• [What needs to be done]: Repeat, line for line, the entries printed below.
"""
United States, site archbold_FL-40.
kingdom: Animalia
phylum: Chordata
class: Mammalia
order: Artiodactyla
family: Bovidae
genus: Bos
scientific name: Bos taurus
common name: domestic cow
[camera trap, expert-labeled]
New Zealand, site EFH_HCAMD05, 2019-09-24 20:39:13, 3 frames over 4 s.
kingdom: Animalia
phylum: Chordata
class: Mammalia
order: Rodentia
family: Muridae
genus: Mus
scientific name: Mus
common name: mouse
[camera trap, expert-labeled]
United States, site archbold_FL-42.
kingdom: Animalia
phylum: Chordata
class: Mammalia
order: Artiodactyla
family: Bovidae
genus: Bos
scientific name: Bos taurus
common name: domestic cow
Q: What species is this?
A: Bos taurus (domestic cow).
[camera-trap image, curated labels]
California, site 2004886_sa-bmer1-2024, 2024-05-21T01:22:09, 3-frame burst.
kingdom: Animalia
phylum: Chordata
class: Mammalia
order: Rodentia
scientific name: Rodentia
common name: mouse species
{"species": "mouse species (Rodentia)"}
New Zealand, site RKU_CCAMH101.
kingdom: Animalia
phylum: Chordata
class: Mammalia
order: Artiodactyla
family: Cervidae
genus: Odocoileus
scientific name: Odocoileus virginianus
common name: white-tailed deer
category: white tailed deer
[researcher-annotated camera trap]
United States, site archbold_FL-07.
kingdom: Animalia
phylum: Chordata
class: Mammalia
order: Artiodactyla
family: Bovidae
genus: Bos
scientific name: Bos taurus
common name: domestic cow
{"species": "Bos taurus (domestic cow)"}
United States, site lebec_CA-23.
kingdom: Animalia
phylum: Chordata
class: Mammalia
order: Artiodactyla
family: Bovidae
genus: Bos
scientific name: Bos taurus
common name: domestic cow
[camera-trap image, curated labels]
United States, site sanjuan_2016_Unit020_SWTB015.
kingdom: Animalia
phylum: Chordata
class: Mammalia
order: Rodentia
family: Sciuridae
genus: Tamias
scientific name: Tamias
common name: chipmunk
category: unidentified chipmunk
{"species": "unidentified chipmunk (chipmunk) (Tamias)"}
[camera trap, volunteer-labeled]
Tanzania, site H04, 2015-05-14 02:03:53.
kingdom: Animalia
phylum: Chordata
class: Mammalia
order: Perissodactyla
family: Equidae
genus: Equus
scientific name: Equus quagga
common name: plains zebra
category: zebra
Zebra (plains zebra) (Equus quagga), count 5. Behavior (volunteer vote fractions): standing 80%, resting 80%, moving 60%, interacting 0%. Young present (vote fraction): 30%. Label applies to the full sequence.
"""
• [Solution]:
United States, site archbold_FL-40.
kingdom: Animalia
phylum: Chordata
class: Mammalia
order: Artiodactyla
family: Bovidae
genus: Bos
scientific name: Bos taurus
common name: domestic cow
[camera trap, expert-labeled]
New Zealand, site EFH_HCAMD05, 2019-09-24 20:39:13, 3 frames over 4 s.
kingdom: Animalia
phylum: Chordata
class: Mammalia
order: Rodentia
family: Muridae
genus: Mus
scientific name: Mus
common name: mouse
[camera trap, expert-labeled]
United States, site archbold_FL-42.
kingdom: Animalia
phylum: Chordata
class: Mammalia
order: Artiodactyla
family: Bovidae
genus: Bos
scientific name: Bos taurus
common name: domestic cow
Q: What species is this?
A: Bos taurus (domestic cow).
[camera-trap image, curated labels]
California, site 2004886_sa-bmer1-2024, 2024-05-21T01:22:09, 3-frame burst.
kingdom: Animalia
phylum: Chordata
class: Mammalia
order: Rodentia
scientific name: Rodentia
common name: mouse species
{"species": "mouse species (Rodentia)"}
New Zealand, site RKU_CCAMH101.
kingdom: Animalia
phylum: Chordata
class: Mammalia
order: Artiodactyla
family: Cervidae
genus: Odocoileus
scientific name: Odocoileus virginianus
common name: white-tailed deer
category: white tailed deer
[researcher-annotated camera trap]
United States, site archbold_FL-07.
kingdom: Animalia
phylum: Chordata
class: Mammalia
order: Artiodactyla
family: Bovidae
genus: Bos
scientific name: Bos taurus
common name: domestic cow
{"species": "Bos taurus (domestic cow)"}
United States, site lebec_CA-23.
kingdom: Animalia
phylum: Chordata
class: Mammalia
order: Artiodactyla
family: Bovidae
genus: Bos
scientific name: Bos taurus
common name: domestic cow
[camera-trap image, curated labels]
United States, site sanjuan_2016_Unit020_SWTB015.
kingdom: Animalia
phylum: Chordata
class: Mammalia
order: Rodentia
family: Sciuridae
genus: Tamias
scientific name: Tamias
common name: chipmunk
category: unidentified chipmunk
{"species": "unidentified chipmunk (chipmunk) (Tamias)"}
[camera trap, volunteer-labeled]
Tanzania, site H04, 2015-05-14 02:03:53.
kingdom: Animalia
phylum: Chordata
class: Mammalia
order: Perissodactyla
family: Equidae
genus: Equus
scientific name: Equus quagga
common name: plains zebra
category: zebra
Zebra (plains zebra) (Equus quagga), count 5. Behavior (volunteer vote fractions): standing 80%, resting 80%, moving 60%, interacting 0%. Young present (vote fraction): 30%. Label applies to the full sequence.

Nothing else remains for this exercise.